__Excerpted text__
------------------------------------------------------------------------

Flow cytometry is a semi-quantitative technique that allows you to analyze the frequency and other properties of cells stained with specific fluorochrome-conjugated antibodies. Flow cytometry is most frequently used to monitor the immune response due to the fact that the frequency and functionality of different immune cell subsets can be measured concurrently. Flow cytometers are the instrument at the center of this technique and have evolved over the past few decades to become an essential instrument for biomedical research.

To better understand flow cytometry, consider these core components of flow cytometry assays as you determine if this technique is something you should include in your research project.

The Samples

Flow cytometers can measure any single cell suspension, whether they are immune cells from the blood, tissue culture cells, or tiny beads with antibodies attached to them that can bind immune molecules like cytokines. Flow cytometry can measure multiple cell types concurrently and can discriminate between cells of different sizes and granularity.

------------------------------------------------------------------------

Stored data entries
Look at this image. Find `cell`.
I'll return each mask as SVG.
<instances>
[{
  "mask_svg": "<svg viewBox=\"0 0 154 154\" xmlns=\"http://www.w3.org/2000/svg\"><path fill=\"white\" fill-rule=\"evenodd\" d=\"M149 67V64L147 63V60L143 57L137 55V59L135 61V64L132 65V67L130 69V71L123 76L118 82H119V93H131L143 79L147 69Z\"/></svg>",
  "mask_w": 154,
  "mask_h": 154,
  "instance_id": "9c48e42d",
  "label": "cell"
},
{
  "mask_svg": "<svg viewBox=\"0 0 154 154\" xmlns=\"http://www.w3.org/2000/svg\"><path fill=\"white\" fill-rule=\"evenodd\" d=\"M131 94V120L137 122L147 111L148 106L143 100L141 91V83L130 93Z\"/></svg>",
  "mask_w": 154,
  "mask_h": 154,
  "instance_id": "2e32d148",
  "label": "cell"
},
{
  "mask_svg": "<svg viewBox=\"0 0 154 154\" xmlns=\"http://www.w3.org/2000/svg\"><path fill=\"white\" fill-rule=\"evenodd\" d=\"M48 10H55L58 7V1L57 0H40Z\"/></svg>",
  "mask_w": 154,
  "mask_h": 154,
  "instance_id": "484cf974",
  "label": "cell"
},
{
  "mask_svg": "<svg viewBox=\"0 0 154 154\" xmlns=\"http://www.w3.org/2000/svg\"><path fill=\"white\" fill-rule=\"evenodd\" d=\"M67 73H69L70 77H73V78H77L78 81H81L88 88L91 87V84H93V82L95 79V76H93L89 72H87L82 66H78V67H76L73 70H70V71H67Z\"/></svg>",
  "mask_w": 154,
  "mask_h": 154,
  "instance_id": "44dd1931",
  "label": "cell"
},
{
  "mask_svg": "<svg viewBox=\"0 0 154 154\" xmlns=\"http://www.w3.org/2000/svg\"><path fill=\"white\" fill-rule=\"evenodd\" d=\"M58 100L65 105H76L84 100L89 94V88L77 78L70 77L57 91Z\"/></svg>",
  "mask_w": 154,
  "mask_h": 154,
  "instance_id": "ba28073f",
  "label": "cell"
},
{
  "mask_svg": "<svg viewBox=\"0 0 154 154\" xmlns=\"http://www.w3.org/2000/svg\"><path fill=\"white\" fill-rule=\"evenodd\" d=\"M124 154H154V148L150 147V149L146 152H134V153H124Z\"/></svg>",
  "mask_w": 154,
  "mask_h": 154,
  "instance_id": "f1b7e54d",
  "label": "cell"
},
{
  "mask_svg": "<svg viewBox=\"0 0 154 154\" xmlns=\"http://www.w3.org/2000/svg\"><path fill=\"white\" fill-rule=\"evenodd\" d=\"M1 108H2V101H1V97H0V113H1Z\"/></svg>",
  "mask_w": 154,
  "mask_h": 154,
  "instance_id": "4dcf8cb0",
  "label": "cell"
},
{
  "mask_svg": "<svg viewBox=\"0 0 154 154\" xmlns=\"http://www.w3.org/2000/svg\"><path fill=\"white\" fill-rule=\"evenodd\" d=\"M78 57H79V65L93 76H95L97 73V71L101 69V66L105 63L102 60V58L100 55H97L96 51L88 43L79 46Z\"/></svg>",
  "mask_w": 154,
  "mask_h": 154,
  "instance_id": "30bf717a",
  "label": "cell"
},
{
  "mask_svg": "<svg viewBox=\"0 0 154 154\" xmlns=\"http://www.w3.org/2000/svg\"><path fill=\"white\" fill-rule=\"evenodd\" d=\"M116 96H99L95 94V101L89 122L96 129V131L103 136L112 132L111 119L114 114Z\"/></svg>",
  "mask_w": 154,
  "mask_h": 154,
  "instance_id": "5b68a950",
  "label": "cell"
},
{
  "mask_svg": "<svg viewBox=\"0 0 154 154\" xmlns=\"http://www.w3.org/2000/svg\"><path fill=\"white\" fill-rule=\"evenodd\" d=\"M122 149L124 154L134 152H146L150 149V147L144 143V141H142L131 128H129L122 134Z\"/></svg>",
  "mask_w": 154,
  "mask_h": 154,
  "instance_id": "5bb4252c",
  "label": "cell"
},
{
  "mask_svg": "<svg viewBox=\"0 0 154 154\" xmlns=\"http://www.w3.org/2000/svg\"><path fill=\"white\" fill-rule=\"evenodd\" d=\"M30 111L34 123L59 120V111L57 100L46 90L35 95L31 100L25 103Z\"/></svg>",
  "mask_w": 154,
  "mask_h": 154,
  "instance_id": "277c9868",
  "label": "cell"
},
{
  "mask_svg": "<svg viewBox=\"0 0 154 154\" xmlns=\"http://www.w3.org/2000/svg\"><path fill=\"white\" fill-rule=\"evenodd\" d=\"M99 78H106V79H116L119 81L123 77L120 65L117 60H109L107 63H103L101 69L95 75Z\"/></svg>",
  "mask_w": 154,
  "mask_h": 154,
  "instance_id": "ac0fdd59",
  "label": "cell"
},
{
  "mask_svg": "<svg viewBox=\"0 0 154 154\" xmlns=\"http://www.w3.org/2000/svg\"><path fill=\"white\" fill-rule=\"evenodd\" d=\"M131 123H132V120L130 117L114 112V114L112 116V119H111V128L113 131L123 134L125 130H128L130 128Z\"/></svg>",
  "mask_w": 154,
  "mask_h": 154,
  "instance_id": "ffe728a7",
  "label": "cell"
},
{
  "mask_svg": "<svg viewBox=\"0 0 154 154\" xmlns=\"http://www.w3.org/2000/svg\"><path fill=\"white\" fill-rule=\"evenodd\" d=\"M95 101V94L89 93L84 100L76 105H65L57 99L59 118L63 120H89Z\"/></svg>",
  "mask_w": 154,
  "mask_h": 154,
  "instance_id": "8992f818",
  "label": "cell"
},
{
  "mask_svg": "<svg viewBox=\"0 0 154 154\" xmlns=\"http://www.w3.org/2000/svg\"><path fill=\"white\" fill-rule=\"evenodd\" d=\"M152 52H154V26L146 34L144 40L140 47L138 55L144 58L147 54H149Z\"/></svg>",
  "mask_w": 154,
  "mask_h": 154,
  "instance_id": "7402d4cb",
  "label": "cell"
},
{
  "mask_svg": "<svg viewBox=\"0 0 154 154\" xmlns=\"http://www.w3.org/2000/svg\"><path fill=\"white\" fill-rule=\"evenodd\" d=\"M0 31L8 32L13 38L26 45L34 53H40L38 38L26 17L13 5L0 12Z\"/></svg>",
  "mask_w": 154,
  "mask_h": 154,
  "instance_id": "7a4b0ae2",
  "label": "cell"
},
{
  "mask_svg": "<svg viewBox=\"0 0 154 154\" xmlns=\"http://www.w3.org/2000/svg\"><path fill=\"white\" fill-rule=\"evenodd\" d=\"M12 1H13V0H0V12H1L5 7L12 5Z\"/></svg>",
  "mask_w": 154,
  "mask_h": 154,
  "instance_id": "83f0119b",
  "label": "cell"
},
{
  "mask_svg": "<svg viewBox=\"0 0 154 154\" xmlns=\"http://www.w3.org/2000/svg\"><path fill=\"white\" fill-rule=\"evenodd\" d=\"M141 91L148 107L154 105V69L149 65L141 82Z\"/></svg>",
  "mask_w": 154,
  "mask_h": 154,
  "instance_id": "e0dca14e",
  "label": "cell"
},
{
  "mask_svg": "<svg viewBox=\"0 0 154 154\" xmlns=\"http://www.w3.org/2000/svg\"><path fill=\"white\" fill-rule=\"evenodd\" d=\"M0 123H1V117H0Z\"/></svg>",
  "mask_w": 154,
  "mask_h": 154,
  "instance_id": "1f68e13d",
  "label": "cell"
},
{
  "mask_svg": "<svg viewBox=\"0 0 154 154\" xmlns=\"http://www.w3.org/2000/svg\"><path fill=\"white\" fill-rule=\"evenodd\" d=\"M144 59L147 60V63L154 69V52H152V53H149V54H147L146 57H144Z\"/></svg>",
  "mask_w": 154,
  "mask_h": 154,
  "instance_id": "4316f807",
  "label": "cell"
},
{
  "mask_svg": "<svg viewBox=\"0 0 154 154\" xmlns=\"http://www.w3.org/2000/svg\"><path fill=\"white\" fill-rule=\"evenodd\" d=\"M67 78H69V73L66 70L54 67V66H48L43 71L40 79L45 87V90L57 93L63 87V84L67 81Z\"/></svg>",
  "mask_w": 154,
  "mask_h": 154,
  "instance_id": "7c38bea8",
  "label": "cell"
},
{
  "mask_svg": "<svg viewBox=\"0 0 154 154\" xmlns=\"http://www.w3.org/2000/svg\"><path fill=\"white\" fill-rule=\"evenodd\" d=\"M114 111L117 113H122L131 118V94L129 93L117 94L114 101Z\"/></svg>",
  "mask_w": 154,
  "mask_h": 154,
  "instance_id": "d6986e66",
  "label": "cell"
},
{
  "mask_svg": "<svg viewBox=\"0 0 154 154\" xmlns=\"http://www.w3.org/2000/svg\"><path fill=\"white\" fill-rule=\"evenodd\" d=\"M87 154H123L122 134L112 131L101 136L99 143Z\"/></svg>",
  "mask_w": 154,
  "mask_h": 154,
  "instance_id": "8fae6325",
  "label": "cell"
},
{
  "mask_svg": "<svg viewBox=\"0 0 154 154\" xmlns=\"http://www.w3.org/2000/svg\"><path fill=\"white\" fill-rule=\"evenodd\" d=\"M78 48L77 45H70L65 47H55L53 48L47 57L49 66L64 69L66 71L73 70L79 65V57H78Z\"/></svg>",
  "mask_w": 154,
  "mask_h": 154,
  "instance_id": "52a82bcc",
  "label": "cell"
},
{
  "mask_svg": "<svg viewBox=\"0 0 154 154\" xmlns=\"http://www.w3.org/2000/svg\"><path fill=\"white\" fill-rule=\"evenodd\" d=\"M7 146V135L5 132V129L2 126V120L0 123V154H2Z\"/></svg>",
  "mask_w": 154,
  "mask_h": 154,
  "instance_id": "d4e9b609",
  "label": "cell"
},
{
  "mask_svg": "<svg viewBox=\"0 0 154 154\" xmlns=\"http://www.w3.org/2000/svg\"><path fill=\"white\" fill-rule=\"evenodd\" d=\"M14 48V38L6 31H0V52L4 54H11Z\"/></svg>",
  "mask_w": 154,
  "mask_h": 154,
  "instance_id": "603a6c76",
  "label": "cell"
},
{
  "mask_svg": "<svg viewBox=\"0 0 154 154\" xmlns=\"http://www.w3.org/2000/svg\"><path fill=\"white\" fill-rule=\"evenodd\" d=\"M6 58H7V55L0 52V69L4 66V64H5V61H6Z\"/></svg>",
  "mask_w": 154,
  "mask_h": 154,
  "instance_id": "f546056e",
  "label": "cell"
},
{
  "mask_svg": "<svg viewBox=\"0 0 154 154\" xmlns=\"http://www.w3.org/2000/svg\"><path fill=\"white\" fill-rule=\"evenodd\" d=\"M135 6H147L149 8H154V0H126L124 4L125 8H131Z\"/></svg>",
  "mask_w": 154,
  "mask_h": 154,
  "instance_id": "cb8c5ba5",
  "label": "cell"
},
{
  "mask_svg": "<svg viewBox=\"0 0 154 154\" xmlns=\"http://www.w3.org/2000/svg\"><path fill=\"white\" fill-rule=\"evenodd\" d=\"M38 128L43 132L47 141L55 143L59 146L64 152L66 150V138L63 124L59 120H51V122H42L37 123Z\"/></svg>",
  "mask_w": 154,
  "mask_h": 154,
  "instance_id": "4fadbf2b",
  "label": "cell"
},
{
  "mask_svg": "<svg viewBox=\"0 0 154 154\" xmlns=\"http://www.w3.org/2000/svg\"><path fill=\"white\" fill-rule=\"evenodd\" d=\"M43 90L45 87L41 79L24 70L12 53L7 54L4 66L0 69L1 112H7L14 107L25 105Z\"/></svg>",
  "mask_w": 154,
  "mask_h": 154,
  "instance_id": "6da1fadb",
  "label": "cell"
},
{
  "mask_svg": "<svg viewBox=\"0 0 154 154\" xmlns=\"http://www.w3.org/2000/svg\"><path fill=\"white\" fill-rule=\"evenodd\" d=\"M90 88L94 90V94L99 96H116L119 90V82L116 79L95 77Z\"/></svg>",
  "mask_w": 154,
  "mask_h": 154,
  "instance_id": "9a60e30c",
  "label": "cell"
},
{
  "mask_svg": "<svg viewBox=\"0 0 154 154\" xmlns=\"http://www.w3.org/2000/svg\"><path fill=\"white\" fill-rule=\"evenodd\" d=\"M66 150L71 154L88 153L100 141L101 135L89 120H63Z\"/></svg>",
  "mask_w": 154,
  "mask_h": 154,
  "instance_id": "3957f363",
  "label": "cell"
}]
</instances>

------------------------------------------------------------------------

__Assigned task 1__
Name every kind of single cell suspension that the flow cytometry text says flow cytometers can measure.
__Assigned task 2__
Please copy everything in the flow cytometry text from "The Samples" down to "sizes and granularity.".

__Exercise answer 1__
- Immune cells from the blood
- Tissue culture cells
- Tiny beads with antibodies attached to them that can bind immune molecules like cytokines

__Exercise answer 2__
The Samples

Flow cytometers can measure any single cell suspension, whether they are immune cells from the blood, tissue culture cells, or tiny beads with antibodies attached to them that can bind immune molecules like cytokines. Flow cytometry can measure multiple cell types concurrently and can discriminate between cells of different sizes and granularity.